### REQUIRED TASK
Please pick out and copy each line in the records below that contains the word "wall". Matching is case-sensitive.

### INFORMATION GIVEN
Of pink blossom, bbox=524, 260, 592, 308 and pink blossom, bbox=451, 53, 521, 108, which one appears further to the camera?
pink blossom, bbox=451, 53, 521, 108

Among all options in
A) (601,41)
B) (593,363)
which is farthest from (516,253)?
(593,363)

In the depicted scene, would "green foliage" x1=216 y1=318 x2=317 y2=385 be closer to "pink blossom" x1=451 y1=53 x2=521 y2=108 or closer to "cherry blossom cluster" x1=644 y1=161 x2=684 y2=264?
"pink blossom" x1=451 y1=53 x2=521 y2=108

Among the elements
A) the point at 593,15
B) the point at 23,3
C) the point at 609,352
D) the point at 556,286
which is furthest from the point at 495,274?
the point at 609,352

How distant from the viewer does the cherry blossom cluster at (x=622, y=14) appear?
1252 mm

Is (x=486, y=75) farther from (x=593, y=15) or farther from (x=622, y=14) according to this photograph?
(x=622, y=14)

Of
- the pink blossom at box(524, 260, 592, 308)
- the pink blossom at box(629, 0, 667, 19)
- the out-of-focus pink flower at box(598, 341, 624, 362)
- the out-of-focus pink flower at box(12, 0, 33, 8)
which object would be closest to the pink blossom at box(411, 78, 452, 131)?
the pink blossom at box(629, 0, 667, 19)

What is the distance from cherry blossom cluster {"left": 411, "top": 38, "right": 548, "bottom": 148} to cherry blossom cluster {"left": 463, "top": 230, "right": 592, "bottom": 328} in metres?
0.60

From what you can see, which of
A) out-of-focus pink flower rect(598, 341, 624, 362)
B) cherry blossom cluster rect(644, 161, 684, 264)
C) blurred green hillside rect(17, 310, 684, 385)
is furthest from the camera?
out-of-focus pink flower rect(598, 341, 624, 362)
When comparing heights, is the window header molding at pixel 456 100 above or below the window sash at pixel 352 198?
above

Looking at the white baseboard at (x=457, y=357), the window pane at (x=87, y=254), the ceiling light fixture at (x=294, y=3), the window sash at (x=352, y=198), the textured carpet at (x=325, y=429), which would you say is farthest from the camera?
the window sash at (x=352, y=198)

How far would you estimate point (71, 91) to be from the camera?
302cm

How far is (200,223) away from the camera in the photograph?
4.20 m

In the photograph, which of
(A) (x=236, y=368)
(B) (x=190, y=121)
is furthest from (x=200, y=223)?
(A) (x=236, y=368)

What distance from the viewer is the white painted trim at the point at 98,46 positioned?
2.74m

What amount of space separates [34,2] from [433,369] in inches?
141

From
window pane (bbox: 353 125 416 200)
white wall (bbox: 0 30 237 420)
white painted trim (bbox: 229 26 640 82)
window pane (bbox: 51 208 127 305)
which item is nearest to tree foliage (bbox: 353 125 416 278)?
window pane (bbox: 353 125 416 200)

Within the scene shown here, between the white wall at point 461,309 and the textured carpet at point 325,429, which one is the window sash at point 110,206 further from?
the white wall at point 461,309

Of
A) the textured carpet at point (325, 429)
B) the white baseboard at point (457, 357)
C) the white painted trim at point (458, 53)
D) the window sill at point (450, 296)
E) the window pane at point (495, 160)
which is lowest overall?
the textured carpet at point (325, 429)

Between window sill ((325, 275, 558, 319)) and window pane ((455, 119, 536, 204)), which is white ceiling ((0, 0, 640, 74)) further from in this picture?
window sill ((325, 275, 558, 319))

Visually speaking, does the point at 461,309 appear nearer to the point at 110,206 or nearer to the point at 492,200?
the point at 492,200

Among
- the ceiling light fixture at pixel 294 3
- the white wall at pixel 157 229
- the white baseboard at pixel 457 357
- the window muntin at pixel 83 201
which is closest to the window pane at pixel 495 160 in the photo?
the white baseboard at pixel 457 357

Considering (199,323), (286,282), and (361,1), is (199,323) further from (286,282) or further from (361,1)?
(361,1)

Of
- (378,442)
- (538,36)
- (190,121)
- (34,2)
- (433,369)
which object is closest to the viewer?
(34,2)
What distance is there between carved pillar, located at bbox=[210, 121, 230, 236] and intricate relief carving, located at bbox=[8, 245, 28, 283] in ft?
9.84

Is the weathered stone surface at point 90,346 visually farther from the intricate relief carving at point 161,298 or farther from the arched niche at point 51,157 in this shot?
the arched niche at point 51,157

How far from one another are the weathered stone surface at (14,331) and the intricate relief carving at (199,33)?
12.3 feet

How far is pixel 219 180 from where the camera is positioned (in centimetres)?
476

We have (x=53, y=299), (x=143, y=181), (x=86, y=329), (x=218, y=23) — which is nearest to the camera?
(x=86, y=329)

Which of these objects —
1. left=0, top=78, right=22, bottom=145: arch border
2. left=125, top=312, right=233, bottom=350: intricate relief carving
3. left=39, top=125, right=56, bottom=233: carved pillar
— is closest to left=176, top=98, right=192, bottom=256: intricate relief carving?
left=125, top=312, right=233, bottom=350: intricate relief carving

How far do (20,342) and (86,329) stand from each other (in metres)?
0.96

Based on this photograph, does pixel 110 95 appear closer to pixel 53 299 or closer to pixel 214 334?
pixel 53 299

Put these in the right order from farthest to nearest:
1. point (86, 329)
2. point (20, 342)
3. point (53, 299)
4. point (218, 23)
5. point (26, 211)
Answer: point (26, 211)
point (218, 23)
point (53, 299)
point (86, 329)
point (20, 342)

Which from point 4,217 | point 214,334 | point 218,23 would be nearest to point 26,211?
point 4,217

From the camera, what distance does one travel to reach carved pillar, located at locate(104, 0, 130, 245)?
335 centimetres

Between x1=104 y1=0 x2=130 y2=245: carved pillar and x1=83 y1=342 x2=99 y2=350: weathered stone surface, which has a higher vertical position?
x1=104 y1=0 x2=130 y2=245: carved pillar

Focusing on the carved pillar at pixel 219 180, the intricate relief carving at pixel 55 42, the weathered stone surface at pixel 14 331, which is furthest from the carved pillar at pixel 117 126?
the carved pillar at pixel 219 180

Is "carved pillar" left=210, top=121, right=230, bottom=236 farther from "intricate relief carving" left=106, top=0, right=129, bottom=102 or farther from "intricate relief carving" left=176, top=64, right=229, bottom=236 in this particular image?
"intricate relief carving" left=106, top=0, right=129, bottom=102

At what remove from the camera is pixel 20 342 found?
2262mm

### OUTPUT BELOW
white wall (bbox: 0 30 237 420)
Within the scene shown here, between the white wall at point 461,309 and the textured carpet at point 325,429, which one is the window sash at point 110,206 further from?
the white wall at point 461,309
- the white wall at pixel 157 229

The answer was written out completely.